Abstract

Size-selected boron clusters have been found to be predominantly planar or quasi-planar (2D) in the small size regime with the appearance of three-dimensional (3D) borospherene cages of larger sizes. A seashell-like B₂₈^- cluster was previously shown to be the smallest borospherene, which competes with a quasi-planar isomer for the global minimum. Here we report a study on the structures and bonding of the B₂₉^- and B₂₉ clusters using photoelectron spectroscopy (PES) and first-principles calculations and demonstrate the continued competition between the 2D and borospherene structures. The PES spectrum of B₂₉^- displays a complex pattern with evidence of low-lying isomers. Global-minimum searches and extensive theoretical calculations revealed a complicated potential energy surface for B₂₉^- with five low-lying isomers, among which the lowest three were shown to contribute to the experimental spectrum. A 3D seashell-like C_s (2, ¹A') isomer, featuring two heptagons on the waist and one octagon at the bottom, is the global minimum for B₂₉^-, followed by a 2D C₁ (3, ¹A) isomer with a hexagonal hole and a stingray-shaped 2D C_s (1, ¹A') isomer with a pentagonal hole. However, by taking into account the entropic effects, the stingray-shaped isomer 1 was shown to be the lowest in energy at room temperature and was found to dominate the PES spectrum. Isomers 2 and 3, which have lower electron binding energies, were also found to be present in the experiment.
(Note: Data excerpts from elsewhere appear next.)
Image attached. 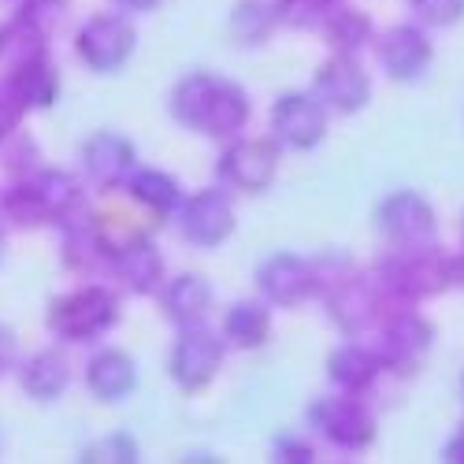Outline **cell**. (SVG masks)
Masks as SVG:
<instances>
[{
    "mask_svg": "<svg viewBox=\"0 0 464 464\" xmlns=\"http://www.w3.org/2000/svg\"><path fill=\"white\" fill-rule=\"evenodd\" d=\"M372 276L391 308L420 304L450 290V256L439 249V242L391 246L375 260Z\"/></svg>",
    "mask_w": 464,
    "mask_h": 464,
    "instance_id": "obj_1",
    "label": "cell"
},
{
    "mask_svg": "<svg viewBox=\"0 0 464 464\" xmlns=\"http://www.w3.org/2000/svg\"><path fill=\"white\" fill-rule=\"evenodd\" d=\"M316 290H324V304L342 334H364L386 313V297L372 272H357L345 256L313 260Z\"/></svg>",
    "mask_w": 464,
    "mask_h": 464,
    "instance_id": "obj_2",
    "label": "cell"
},
{
    "mask_svg": "<svg viewBox=\"0 0 464 464\" xmlns=\"http://www.w3.org/2000/svg\"><path fill=\"white\" fill-rule=\"evenodd\" d=\"M49 331L60 338V342H97L101 334H108L120 320V301L108 286H79L63 297H56L49 304Z\"/></svg>",
    "mask_w": 464,
    "mask_h": 464,
    "instance_id": "obj_3",
    "label": "cell"
},
{
    "mask_svg": "<svg viewBox=\"0 0 464 464\" xmlns=\"http://www.w3.org/2000/svg\"><path fill=\"white\" fill-rule=\"evenodd\" d=\"M431 345H435V327L423 320L412 304L382 313L379 342H375V357H379L382 372H394V375L420 372V364L431 353Z\"/></svg>",
    "mask_w": 464,
    "mask_h": 464,
    "instance_id": "obj_4",
    "label": "cell"
},
{
    "mask_svg": "<svg viewBox=\"0 0 464 464\" xmlns=\"http://www.w3.org/2000/svg\"><path fill=\"white\" fill-rule=\"evenodd\" d=\"M308 423L316 428L320 439H327L334 450L345 453H361L375 442V416L361 401V394H331L320 398L308 409Z\"/></svg>",
    "mask_w": 464,
    "mask_h": 464,
    "instance_id": "obj_5",
    "label": "cell"
},
{
    "mask_svg": "<svg viewBox=\"0 0 464 464\" xmlns=\"http://www.w3.org/2000/svg\"><path fill=\"white\" fill-rule=\"evenodd\" d=\"M134 45H138V30L123 12L93 15L90 23H82L79 37H74V53H79V60L97 74L120 71L130 60Z\"/></svg>",
    "mask_w": 464,
    "mask_h": 464,
    "instance_id": "obj_6",
    "label": "cell"
},
{
    "mask_svg": "<svg viewBox=\"0 0 464 464\" xmlns=\"http://www.w3.org/2000/svg\"><path fill=\"white\" fill-rule=\"evenodd\" d=\"M279 171V145L267 138H235L216 160V179L238 193H264Z\"/></svg>",
    "mask_w": 464,
    "mask_h": 464,
    "instance_id": "obj_7",
    "label": "cell"
},
{
    "mask_svg": "<svg viewBox=\"0 0 464 464\" xmlns=\"http://www.w3.org/2000/svg\"><path fill=\"white\" fill-rule=\"evenodd\" d=\"M375 227L391 246H420V242L439 238V216L431 201L416 189L386 193L375 208Z\"/></svg>",
    "mask_w": 464,
    "mask_h": 464,
    "instance_id": "obj_8",
    "label": "cell"
},
{
    "mask_svg": "<svg viewBox=\"0 0 464 464\" xmlns=\"http://www.w3.org/2000/svg\"><path fill=\"white\" fill-rule=\"evenodd\" d=\"M175 216H179L182 238L198 249H219L230 235H235V223H238L227 189H208V186L182 198Z\"/></svg>",
    "mask_w": 464,
    "mask_h": 464,
    "instance_id": "obj_9",
    "label": "cell"
},
{
    "mask_svg": "<svg viewBox=\"0 0 464 464\" xmlns=\"http://www.w3.org/2000/svg\"><path fill=\"white\" fill-rule=\"evenodd\" d=\"M223 357H227L223 338H216L205 324L201 327H182V334L171 345V357H168V375L189 394L205 391V386L219 375Z\"/></svg>",
    "mask_w": 464,
    "mask_h": 464,
    "instance_id": "obj_10",
    "label": "cell"
},
{
    "mask_svg": "<svg viewBox=\"0 0 464 464\" xmlns=\"http://www.w3.org/2000/svg\"><path fill=\"white\" fill-rule=\"evenodd\" d=\"M327 138V108L316 93H283L272 104V141L279 149L308 152Z\"/></svg>",
    "mask_w": 464,
    "mask_h": 464,
    "instance_id": "obj_11",
    "label": "cell"
},
{
    "mask_svg": "<svg viewBox=\"0 0 464 464\" xmlns=\"http://www.w3.org/2000/svg\"><path fill=\"white\" fill-rule=\"evenodd\" d=\"M313 93L320 97V104H324L327 111L353 115V111L368 108V101H372V79H368V71L361 67L357 56L334 53L327 63L316 67Z\"/></svg>",
    "mask_w": 464,
    "mask_h": 464,
    "instance_id": "obj_12",
    "label": "cell"
},
{
    "mask_svg": "<svg viewBox=\"0 0 464 464\" xmlns=\"http://www.w3.org/2000/svg\"><path fill=\"white\" fill-rule=\"evenodd\" d=\"M375 56H379V67L386 71L391 82H416L428 74V67L435 60V45H431V37L423 34V26L398 23L379 37Z\"/></svg>",
    "mask_w": 464,
    "mask_h": 464,
    "instance_id": "obj_13",
    "label": "cell"
},
{
    "mask_svg": "<svg viewBox=\"0 0 464 464\" xmlns=\"http://www.w3.org/2000/svg\"><path fill=\"white\" fill-rule=\"evenodd\" d=\"M256 290L267 304L294 308L316 294V264L297 253H272L256 267Z\"/></svg>",
    "mask_w": 464,
    "mask_h": 464,
    "instance_id": "obj_14",
    "label": "cell"
},
{
    "mask_svg": "<svg viewBox=\"0 0 464 464\" xmlns=\"http://www.w3.org/2000/svg\"><path fill=\"white\" fill-rule=\"evenodd\" d=\"M138 168V149L115 130H97L82 145V171L97 189H120Z\"/></svg>",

Chemical bonding analyses showed that isomer 1 is an all-boron analogue of benzo[ghi]fluoranthene (C₁₈H₁₀), whereas the borospherene isomer 2 possesses 18π electrons, conforming to the 2(N + 1)² electron counting rule for spherical aromaticity. For the B₂₉ neutral cluster, the seashell-like borospherene isomer is the global minimum, significantly lower in energy than the stingray-shaped quasi-planar structure.